History KS3 / GCSE: Was the British Empire a force for good? (Part 1)
It was borne from the English passion for a cup of tea. In the early 19th Century, China was virtually the only place where tea was grown.
But for 300 years, the country had been closed off from international trade.
Tea brought significant revenue for the British government through taxation, but China was only prepared to trade in exchange for silver.
To get the tea they craved, the British had one thing the Chinese craved even more – opium.
The drug was illegal but there were an estimated 12 million Chinese peasants addicted to it.
Selling Indian opium for Chinese tea was one of the most lucrative deals empire traders had.

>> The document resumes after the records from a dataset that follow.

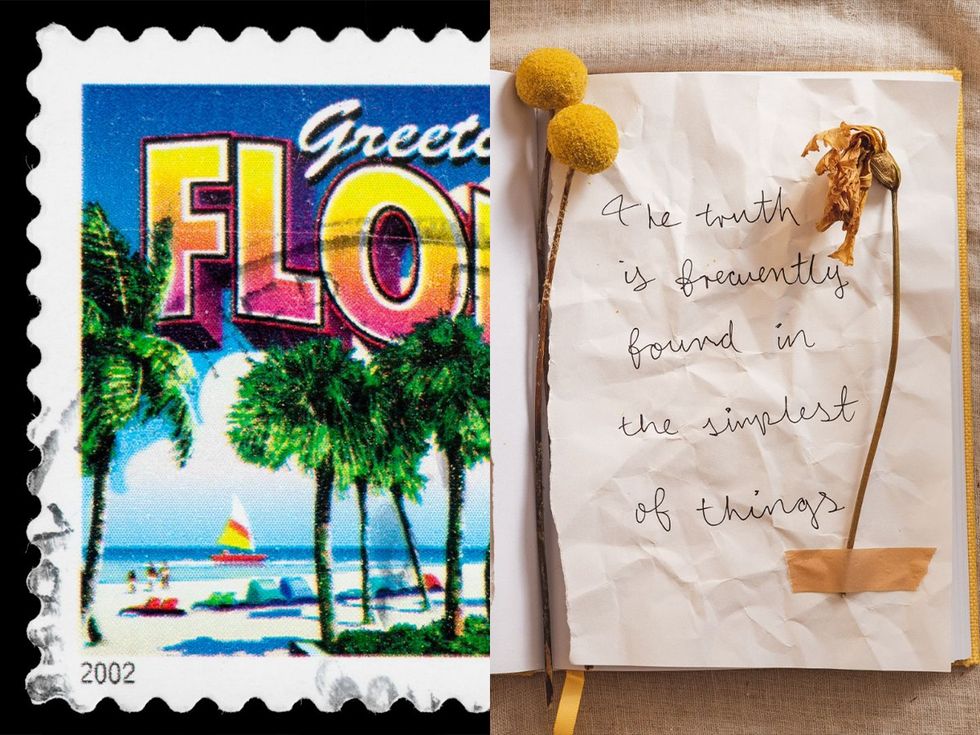 postcards, scrapbooks, personal memories, souvenirs, digital records, photographs, videos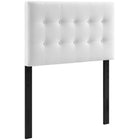 Modway Emily Biscuit Tufted Performance Velvet Twin Headboard - White-Luxurious Modern Twin Headboard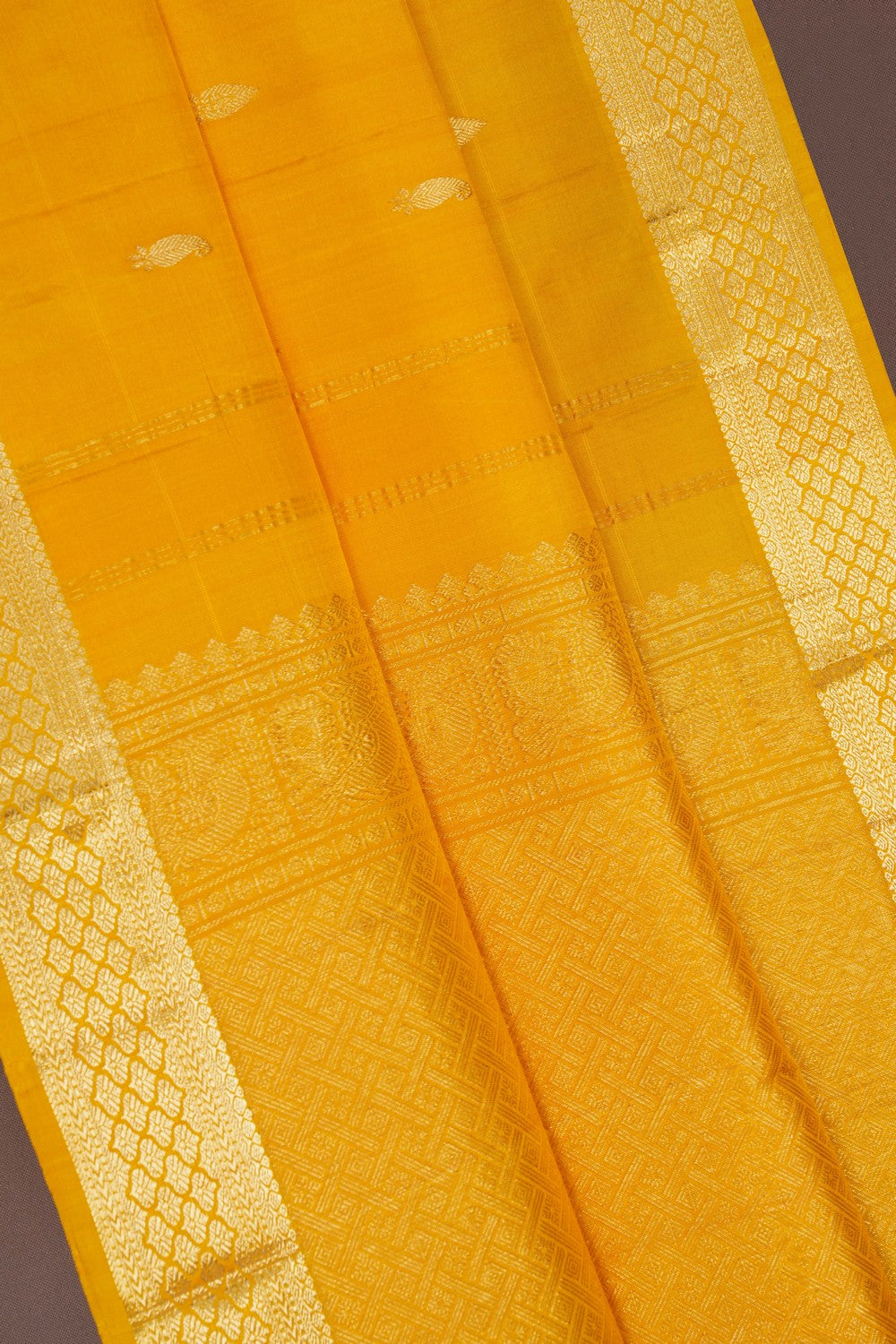 Image of Arani Silk Yellow Saree
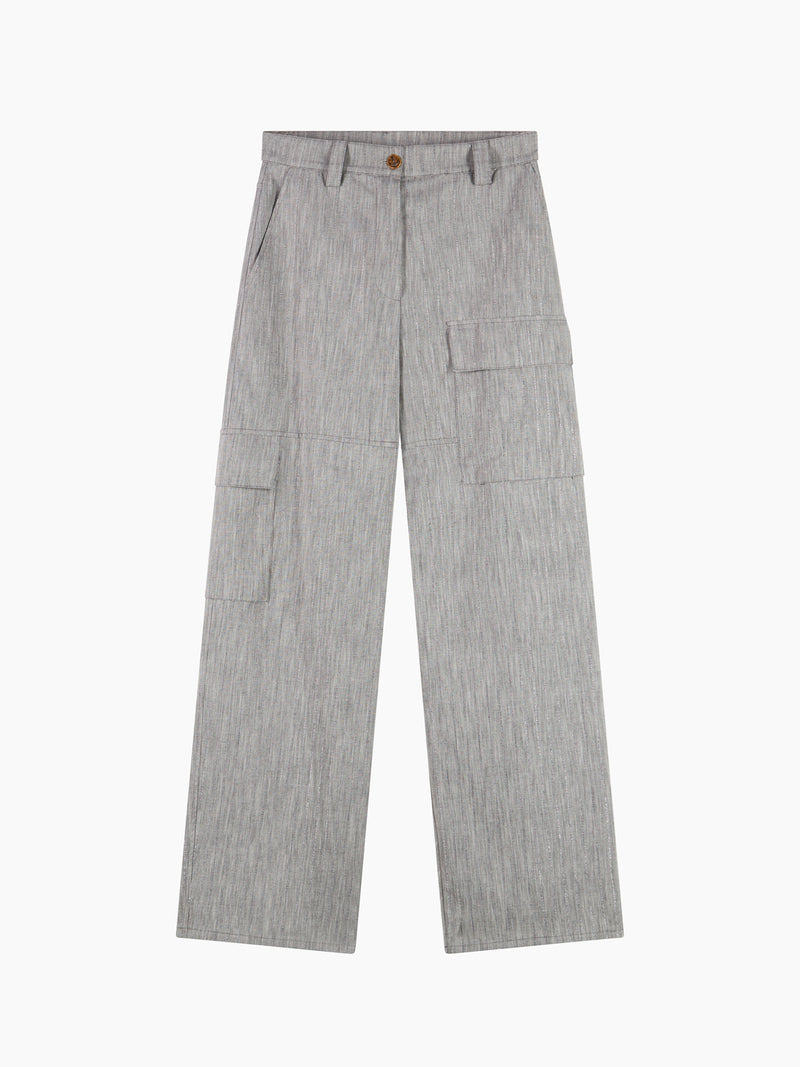 Riga-a Pantalone Grigio Mel.chia. donna 8pm - 2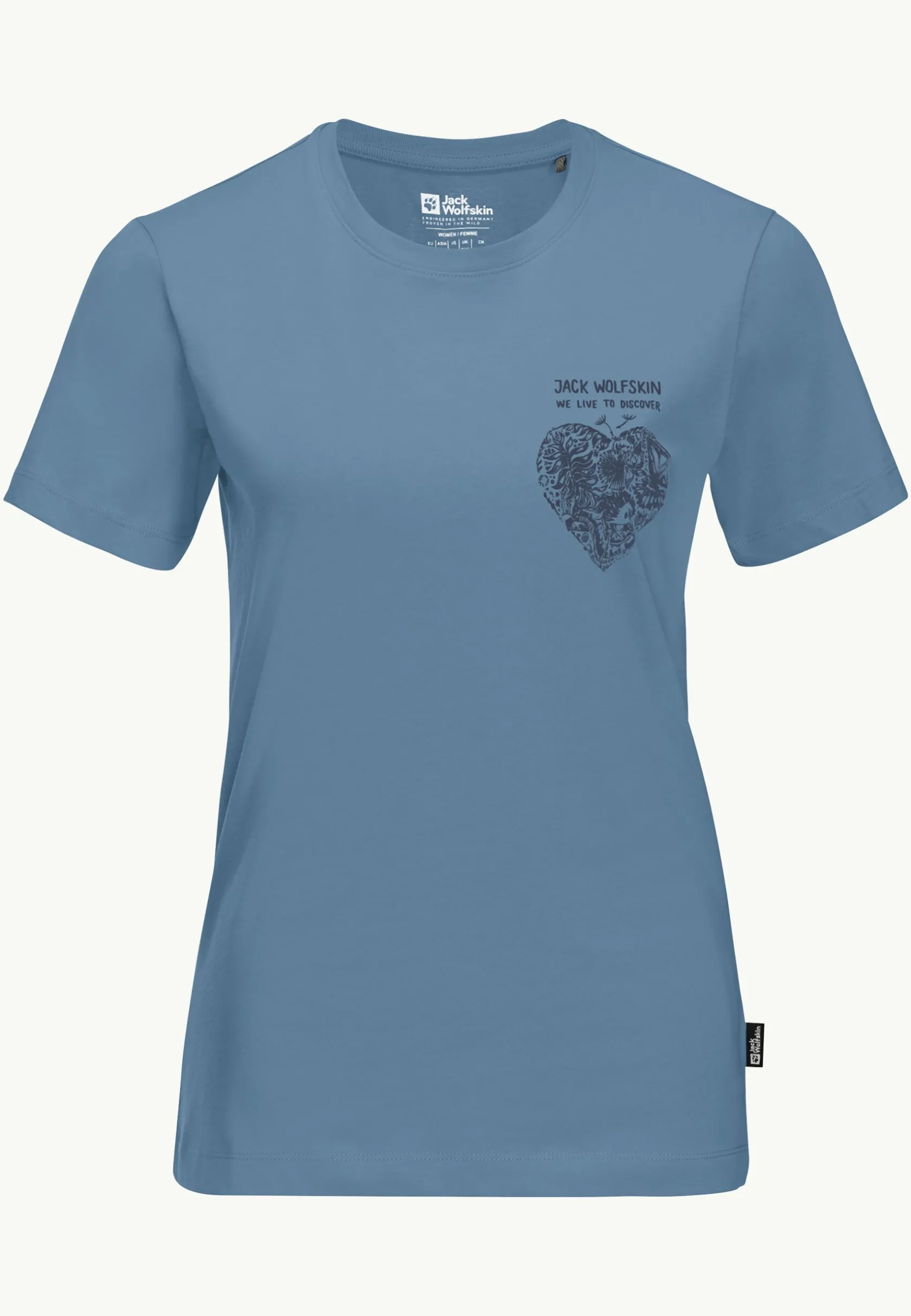 Jack Wolfskin Lifestyle|T-Shirts & Hauts Manches Longues-Discover Heart T W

So when the Chinese Emperor seized control of more than 1,000 tonnes of British opium in 1839, the two great empires were set on a collision course.
The Chinese army were no match for Britain's gunboats and the country was forced to open up to British trade.
There are references to opium addiction in this clip.
This clip is from the series Empire.
This clip should be viewed within a wider study of the impact of the British Empire.
Students should be asked to use the clip as a means to assess if the British Empire was a force for good.
The clip could be paused at intervals for pupils to give interim assessments and also to ask questions.
Students might be surprised by the interpretation and could be encouraged to research this further but also investigate other interpretations of the role of the Empire.
This clip will be relevant for teaching History. This topic appears in KS3, KS4 and GCSE in England and Northern Ireland. Also KS3 in Wales and National 4 and National 5 in Scotland.